§ **What you should do**
Reproduce the records below in their entirety, character for character.

(Beginning of Information shown)

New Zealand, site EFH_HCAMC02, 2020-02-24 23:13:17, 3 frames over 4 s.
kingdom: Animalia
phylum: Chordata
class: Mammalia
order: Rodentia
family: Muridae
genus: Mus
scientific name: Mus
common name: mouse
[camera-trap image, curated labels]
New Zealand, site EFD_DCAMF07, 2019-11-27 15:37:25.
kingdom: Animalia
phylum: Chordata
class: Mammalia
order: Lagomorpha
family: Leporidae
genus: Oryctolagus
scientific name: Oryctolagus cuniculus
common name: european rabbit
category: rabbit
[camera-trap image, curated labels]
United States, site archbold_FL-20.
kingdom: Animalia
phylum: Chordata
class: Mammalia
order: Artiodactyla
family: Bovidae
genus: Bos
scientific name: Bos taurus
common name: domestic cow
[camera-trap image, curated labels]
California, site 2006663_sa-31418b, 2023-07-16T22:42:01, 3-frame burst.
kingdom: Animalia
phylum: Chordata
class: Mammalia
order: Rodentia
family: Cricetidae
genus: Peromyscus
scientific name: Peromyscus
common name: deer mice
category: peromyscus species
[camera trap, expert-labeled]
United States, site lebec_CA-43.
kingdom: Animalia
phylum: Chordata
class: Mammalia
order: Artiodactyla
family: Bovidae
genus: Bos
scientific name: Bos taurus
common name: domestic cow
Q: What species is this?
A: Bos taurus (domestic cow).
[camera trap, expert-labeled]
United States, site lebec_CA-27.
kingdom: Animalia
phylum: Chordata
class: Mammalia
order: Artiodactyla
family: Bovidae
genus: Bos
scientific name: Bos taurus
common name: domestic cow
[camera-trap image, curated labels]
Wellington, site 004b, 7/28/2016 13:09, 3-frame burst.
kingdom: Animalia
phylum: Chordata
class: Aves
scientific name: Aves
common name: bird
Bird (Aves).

(End of Information shown)

§ **Your response**
New Zealand, site EFH_HCAMC02, 2020-02-24 23:13:17, 3 frames over 4 s.
kingdom: Animalia
phylum: Chordata
class: Mammalia
order: Rodentia
family: Muridae
genus: Mus
scientific name: Mus
common name: mouse
[camera-trap image, curated labels]
New Zealand, site EFD_DCAMF07, 2019-11-27 15:37:25.
kingdom: Animalia
phylum: Chordata
class: Mammalia
order: Lagomorpha
family: Leporidae
genus: Oryctolagus
scientific name: Oryctolagus cuniculus
common name: european rabbit
category: rabbit
[camera-trap image, curated labels]
United States, site archbold_FL-20.
kingdom: Animalia
phylum: Chordata
class: Mammalia
order: Artiodactyla
family: Bovidae
genus: Bos
scientific name: Bos taurus
common name: domestic cow
[camera-trap image, curated labels]
California, site 2006663_sa-31418b, 2023-07-16T22:42:01, 3-frame burst.
kingdom: Animalia
phylum: Chordata
class: Mammalia
order: Rodentia
family: Cricetidae
genus: Peromyscus
scientific name: Peromyscus
common name: deer mice
category: peromyscus species
[camera trap, expert-labeled]
United States, site lebec_CA-43.
kingdom: Animalia
phylum: Chordata
class: Mammalia
order: Artiodactyla
family: Bovidae
genus: Bos
scientific name: Bos taurus
common name: domestic cow
Q: What species is this?
A: Bos taurus (domestic cow).
[camera trap, expert-labeled]
United States, site lebec_CA-27.
kingdom: Animalia
phylum: Chordata
class: Mammalia
order: Artiodactyla
family: Bovidae
genus: Bos
scientific name: Bos taurus
common name: domestic cow
[camera-trap image, curated labels]
Wellington, site 004b, 7/28/2016 13:09, 3-frame burst.
kingdom: Animalia
phylum: Chordata
class: Aves
scientific name: Aves
common name: bird
Bird (Aves).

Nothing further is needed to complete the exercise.